> **REQUIREMENTS**
Copy out, word for word, everything from the line containing "When sorted from" down to the line containing "C) the number", including both of those lines.

> **RECORDS FOR THE EXERCISE**
• • • • •

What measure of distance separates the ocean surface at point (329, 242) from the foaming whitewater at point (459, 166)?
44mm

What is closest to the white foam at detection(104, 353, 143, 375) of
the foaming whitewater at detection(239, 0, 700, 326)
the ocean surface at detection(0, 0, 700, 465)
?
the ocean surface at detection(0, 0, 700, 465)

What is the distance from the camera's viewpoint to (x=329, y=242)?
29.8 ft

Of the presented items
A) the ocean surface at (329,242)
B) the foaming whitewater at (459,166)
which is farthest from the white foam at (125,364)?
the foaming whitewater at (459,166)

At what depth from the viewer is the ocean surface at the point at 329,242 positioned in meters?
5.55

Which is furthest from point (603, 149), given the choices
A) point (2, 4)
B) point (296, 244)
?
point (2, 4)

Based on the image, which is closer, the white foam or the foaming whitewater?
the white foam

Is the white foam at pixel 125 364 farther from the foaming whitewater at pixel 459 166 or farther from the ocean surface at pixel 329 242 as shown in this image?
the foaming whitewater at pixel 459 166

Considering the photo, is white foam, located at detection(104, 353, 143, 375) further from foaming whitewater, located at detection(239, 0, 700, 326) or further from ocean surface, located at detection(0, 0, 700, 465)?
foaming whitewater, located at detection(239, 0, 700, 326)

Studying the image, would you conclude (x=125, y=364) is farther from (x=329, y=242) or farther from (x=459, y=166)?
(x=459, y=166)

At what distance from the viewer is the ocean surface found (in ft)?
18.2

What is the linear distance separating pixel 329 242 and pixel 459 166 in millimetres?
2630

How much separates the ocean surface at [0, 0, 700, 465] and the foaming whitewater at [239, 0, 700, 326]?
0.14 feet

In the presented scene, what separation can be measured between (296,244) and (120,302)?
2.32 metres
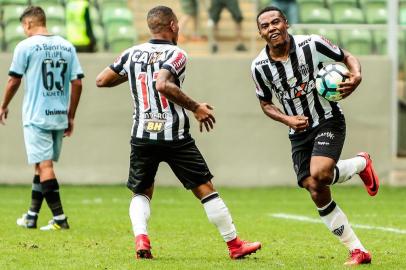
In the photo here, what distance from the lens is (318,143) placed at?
28.0 feet

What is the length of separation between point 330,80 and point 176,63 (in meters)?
1.15

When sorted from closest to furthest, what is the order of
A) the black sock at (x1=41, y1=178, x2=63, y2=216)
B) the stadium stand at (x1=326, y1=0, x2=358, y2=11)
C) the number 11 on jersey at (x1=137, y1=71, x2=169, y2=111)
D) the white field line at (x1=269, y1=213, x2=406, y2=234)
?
the number 11 on jersey at (x1=137, y1=71, x2=169, y2=111)
the black sock at (x1=41, y1=178, x2=63, y2=216)
the white field line at (x1=269, y1=213, x2=406, y2=234)
the stadium stand at (x1=326, y1=0, x2=358, y2=11)

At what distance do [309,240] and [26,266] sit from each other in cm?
309

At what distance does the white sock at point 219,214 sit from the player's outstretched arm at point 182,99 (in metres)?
0.68

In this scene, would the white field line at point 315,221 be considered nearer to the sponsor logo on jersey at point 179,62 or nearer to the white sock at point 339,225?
the white sock at point 339,225

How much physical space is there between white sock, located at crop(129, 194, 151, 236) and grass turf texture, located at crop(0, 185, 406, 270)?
239 mm

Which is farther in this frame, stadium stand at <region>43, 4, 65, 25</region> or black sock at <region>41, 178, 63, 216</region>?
stadium stand at <region>43, 4, 65, 25</region>

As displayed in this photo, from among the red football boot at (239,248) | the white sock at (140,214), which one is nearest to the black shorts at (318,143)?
the red football boot at (239,248)

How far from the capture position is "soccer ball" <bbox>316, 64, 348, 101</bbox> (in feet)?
27.5

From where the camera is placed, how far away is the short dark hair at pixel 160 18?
334 inches

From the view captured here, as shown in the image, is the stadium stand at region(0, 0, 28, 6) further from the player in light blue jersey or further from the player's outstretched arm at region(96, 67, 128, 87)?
the player's outstretched arm at region(96, 67, 128, 87)

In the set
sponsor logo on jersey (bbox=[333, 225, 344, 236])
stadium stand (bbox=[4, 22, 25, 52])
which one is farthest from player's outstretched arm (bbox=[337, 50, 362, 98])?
stadium stand (bbox=[4, 22, 25, 52])

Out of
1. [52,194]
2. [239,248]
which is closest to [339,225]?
[239,248]

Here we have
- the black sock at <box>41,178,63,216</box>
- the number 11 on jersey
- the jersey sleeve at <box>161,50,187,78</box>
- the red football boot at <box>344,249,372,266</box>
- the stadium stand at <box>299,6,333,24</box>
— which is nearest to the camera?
the red football boot at <box>344,249,372,266</box>
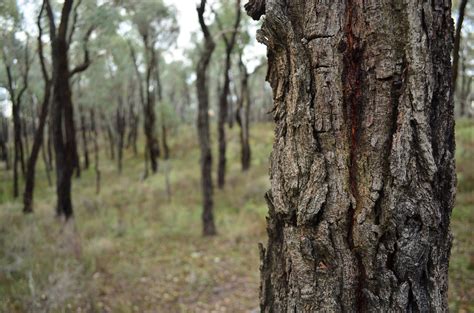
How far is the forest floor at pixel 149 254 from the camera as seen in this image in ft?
17.5

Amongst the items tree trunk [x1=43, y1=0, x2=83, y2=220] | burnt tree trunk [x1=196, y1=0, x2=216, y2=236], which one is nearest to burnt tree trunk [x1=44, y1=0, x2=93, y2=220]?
tree trunk [x1=43, y1=0, x2=83, y2=220]

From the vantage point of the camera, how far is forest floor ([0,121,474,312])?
5.33 meters

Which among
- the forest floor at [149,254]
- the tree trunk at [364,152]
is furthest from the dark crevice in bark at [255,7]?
the forest floor at [149,254]

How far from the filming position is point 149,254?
839 centimetres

• • • • •

> **FULL OUTPUT**
When sorted from closest to furthest, what is the order of
A) the black sock at (x1=41, y1=178, x2=63, y2=216)
B) the stadium stand at (x1=326, y1=0, x2=358, y2=11)
C) the number 11 on jersey at (x1=137, y1=71, x2=169, y2=111)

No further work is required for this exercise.